Mise en pratique »
A) Répondez à ces questions sur le texte consacré à l'isolement préventif :
(i) Quel est le but de l'isolement préventif ?
(ii) Qui peut ordonner qu'un détenu soit placé en isolement préventif ?
(iii) De quoi cette personne doit-elle en outre être convaincue avant de l'ordonner ?
B) Ces affirmations concordent-elles avec le texte consacré à l'isolement préventif ? Répondez par oui ou par non, en citant les mots décisifs du texte.
(i) Le Service doit s'efforcer de réintégrer le détenu isolé dans la population carcérale générale.
(ii) Le détenu doit obligatoirement réintégrer la population générale du pénitencier où il a été isolé.
(iii) Un danger pour la propre sécurité du détenu peut motiver son isolement préventif.
C) Veuillez écrire à l'identique le passage du texte consacré à l'isolement préventif qui s'ouvre sur les mots contenant « (b) that the » et se ferme sur « to administrative segregation. ».

31. (1) The purpose of administrative segregation is to keep an inmate from associating with the general inmate population.

(2) Where an inmate is in administrative segregation in a penitentiary, the Service shall endeavour to return the inmate to the general inmate population, either of that penitentiary or of another penitentiary, at the earliest appropriate time.

(3) The institutional head may order that an inmate be confined in administrative segregation if the institutional head believes on reasonable grounds

(a) that

(i) the inmate has acted, has attempted to act or intends to act in a manner that jeopardizes the security of the penitentiary or the safety of any person, and

(ii) the continued presence of the inmate in the general inmate population would jeopardize the security of the penitentiary or the safety of any person,

(b) that the continued presence of the inmate in the general inmate population would interfere with an investigation that could lead to a criminal charge or a charge under subsection 41(2) of a serious disciplinary offence, or

(c) that the continued presence of the inmate in the general inmate population would jeopardize the inmate's own safety,

and the institutional head is satisfied that there is no reasonable alternative to administrative segregation.

Données de l'exercice »

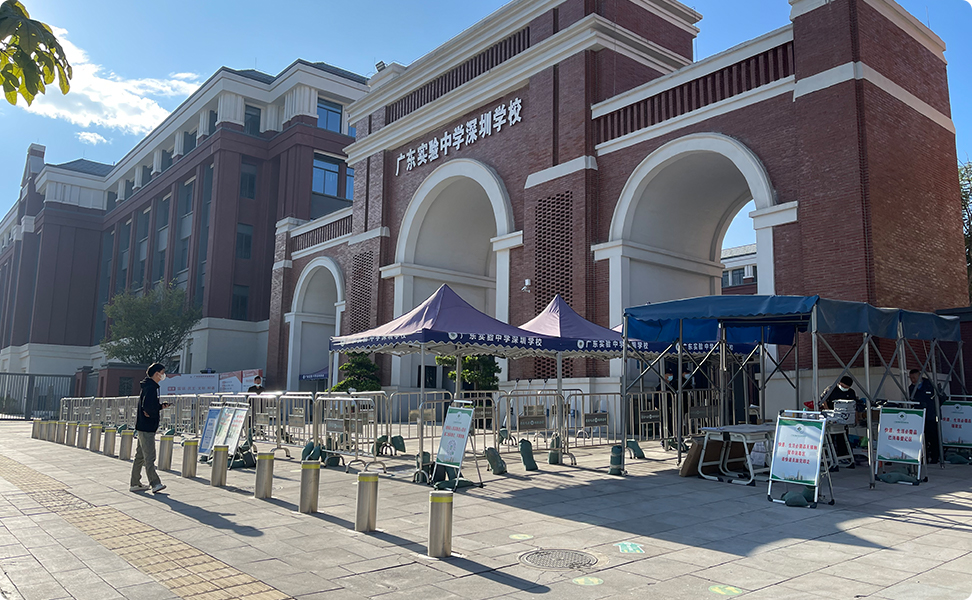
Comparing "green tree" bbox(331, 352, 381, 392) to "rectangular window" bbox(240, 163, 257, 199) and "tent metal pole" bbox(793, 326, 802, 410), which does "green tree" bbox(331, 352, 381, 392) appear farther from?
"rectangular window" bbox(240, 163, 257, 199)

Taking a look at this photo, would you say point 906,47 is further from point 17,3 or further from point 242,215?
point 242,215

Réponses par consigne »
A)
(i) Empêcher un détenu d'entretenir des rapports avec la population carcérale générale (« to keep an inmate from associating with the general inmate population »).
(ii) Le directeur de l'établissement (« The institutional head »).
(iii) Qu'il n'existe aucune solution de rechange raisonnable à l'isolement préventif (« there is no reasonable alternative to administrative segregation »).

B)
(i) Oui : « the Service shall endeavour to return the inmate to the general inmate population »
(ii) Non : « either of that penitentiary or of another penitentiary »
(iii) Oui : « would jeopardize the inmate's own safety »

C)
(b) that the continued presence of the inmate in the general inmate population would interfere with an investigation that could lead to a criminal charge or a charge under subsection 41(2) of a serious disciplinary offence, or

(c) that the continued presence of the inmate in the general inmate population would jeopardize the inmate's own safety,

and the institutional head is satisfied that there is no reasonable alternative to administrative segregation.